__WHAT YOU NEED TO DO__. Reproduce verbatim the lines of the entries below, starting at the line that contains "From the camera, what distance" and ending with the final line of the entries, both ends included.
★ ★ ★
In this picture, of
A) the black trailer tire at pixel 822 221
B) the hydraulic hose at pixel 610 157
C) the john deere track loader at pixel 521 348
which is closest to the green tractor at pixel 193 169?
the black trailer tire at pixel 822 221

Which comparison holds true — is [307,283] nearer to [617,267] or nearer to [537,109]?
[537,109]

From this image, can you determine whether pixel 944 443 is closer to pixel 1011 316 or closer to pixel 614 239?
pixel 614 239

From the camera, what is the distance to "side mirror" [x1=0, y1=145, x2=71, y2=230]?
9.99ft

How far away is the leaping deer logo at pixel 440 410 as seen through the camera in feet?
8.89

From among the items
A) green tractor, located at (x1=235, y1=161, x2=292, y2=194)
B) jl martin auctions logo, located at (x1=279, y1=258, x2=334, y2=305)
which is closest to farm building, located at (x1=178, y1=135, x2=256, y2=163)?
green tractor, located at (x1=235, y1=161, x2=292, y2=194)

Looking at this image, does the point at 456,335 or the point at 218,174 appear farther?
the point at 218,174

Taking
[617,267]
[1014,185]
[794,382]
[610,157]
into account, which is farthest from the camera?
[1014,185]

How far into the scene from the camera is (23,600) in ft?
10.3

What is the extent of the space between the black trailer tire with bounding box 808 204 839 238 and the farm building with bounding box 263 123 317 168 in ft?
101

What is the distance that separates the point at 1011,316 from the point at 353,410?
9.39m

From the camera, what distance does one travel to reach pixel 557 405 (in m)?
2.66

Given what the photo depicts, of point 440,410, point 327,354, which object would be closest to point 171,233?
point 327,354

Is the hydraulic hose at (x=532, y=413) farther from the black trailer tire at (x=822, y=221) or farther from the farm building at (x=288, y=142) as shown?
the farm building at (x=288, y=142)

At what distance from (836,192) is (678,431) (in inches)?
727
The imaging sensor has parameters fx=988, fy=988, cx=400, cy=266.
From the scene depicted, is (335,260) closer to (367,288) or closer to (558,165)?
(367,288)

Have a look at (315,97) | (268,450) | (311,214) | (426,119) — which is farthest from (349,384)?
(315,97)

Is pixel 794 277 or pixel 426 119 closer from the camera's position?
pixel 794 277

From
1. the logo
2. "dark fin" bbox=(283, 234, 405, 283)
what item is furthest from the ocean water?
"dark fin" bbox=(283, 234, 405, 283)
★ ★ ★
__COMPLETED TASK__.
From the camera, what distance does one travel to reach pixel 557 405 (in m)?
2.66

Given what the photo depicts, of point 440,410, point 327,354, which object would be closest to point 171,233?
point 327,354

Is the hydraulic hose at (x=532, y=413) farther from the black trailer tire at (x=822, y=221) or farther from the farm building at (x=288, y=142) as shown?
the farm building at (x=288, y=142)

At what distance from (836,192) is (678,431) (in inches)?
727
The imaging sensor has parameters fx=988, fy=988, cx=400, cy=266.
From the scene depicted, is (335,260) closer to (367,288) or closer to (558,165)?
(367,288)

Have a look at (315,97) | (268,450) | (311,214) | (426,119) — which is farthest from (349,384)?
(315,97)

Is pixel 794 277 or pixel 426 119 closer from the camera's position?
pixel 794 277

From
1. the logo
2. "dark fin" bbox=(283, 234, 405, 283)
what item is furthest from the ocean water?
"dark fin" bbox=(283, 234, 405, 283)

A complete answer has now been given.